Primary lymphatic organs

In humans the largest part of the lymphocyte development ccurs in specialized tissue of the primary lymphatic organs: bone marrow (liver in the fetal period) and thymus. There a large number of immunocompetent lymphocytes are produced that colonize the secondary lymphatic tissue.

One distinguishes two types of immunocompetent cells:

  • T lymphocytes that are responsible for the cellular immune response and mature in the thymus
  • B lymphocytes that are responsible for the humoral immune reaction and mature in the liver and in the bone marrow

Bone marrow

The production of blood cells in bone marrow begins roughly 4-5 months after conception. Stem cells immigrate from the liver into the bone marrow, where the «microenvironment» is decisive for the development of stem cells.

This stroma consists of endothelial cells, fat cells, osteoblasts and fibrocytes. Here, among others, mature the B lymphocytes.
Macrophages also colonize the stroma, but they stem from hematopoietic stem cells. This creates an environment that, according to need, stimulates the proliferation and differentiation of the precursor cells. As soon as these cells are mature they proceed through the openings in the sinusoids from the bone marrow into the blood stream.

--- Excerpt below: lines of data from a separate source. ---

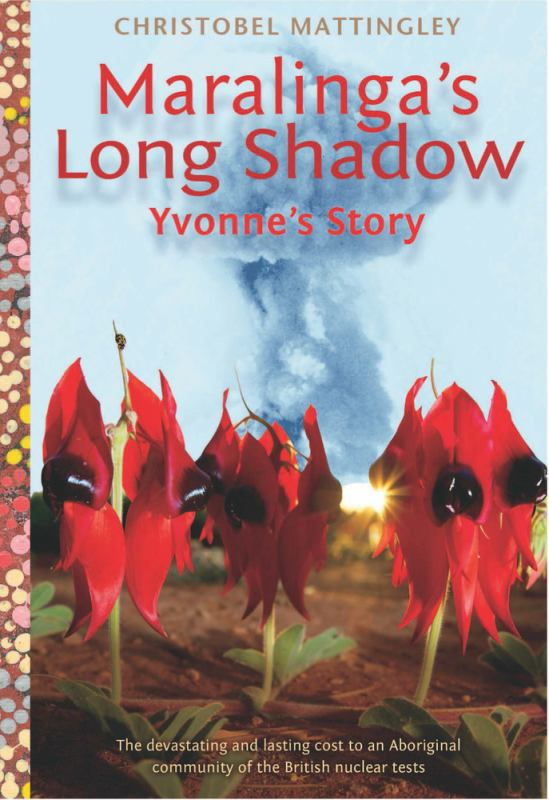 Maralinga's Long Shadow: Yvonne's Story
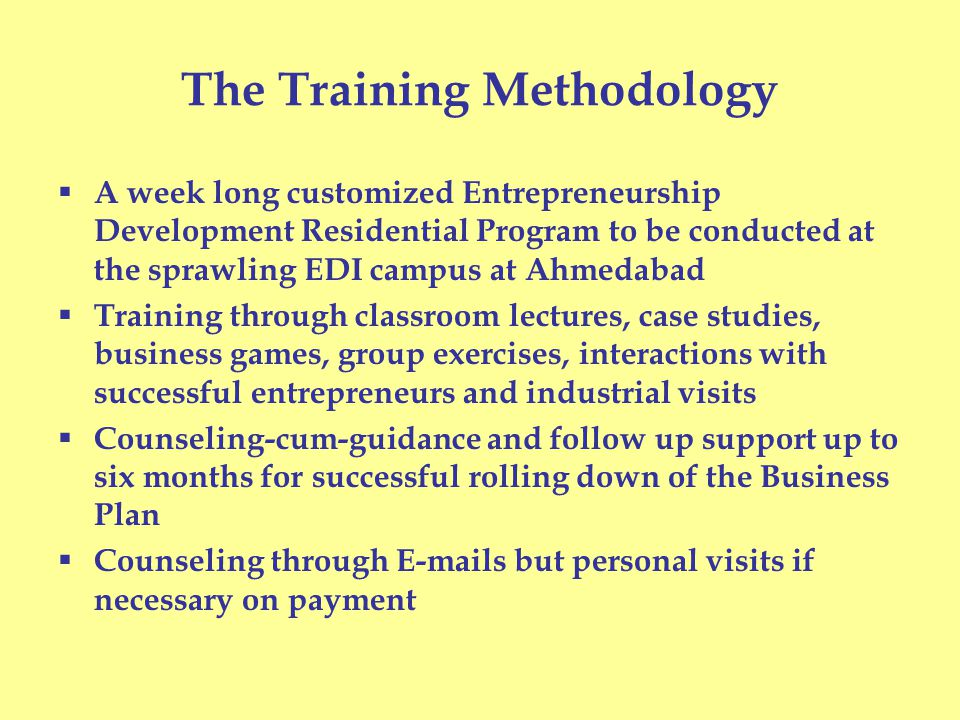 The Training Methodology  A week long customized Entrepreneurship Development Residential Program to be conducted at the sprawling EDI campus at Ahmedabad  Training through classroom lectures, case studies, business games, group exercises, interactions with successful entrepreneurs and industrial visits  Counseling-cum-guidance and follow up support up to six months for successful rolling down of the Business Plan  Counseling through E-mails but personal visits if necessary on payment
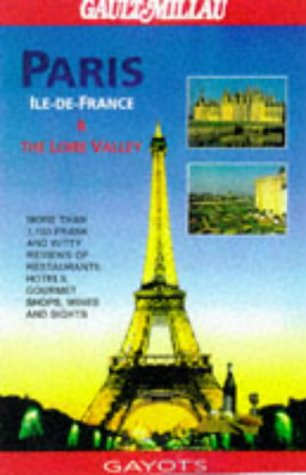 Paris, Ile-De-France  &  The Loire Valley (The Best of ...) - Andre Gayot; Sheila Mooney; Stephanie Masson; Alain Gayot; Emily Emerson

Fig. 7 - Normal blood-forming bone marrow

Fig. 7

Among the blood forming cells are preliminary stages of granulopoiesis and erythropoiesis.


T cells mature out of stem cells produced in the bone marrow and transported into the thymus. They emigrate out of the thymus, colonizing the secondary lymph organs, and are active there as immunocompetent cells for the defense of the body against infections.

The thymus derives from the foregut out of the 3rd and 4th pharyngeal pouches. Its stroma arises out of epithelial cells of ectodermal and also endodermal origins.

Fig. 8 - Embryo in stage 13 (ca. 32 days)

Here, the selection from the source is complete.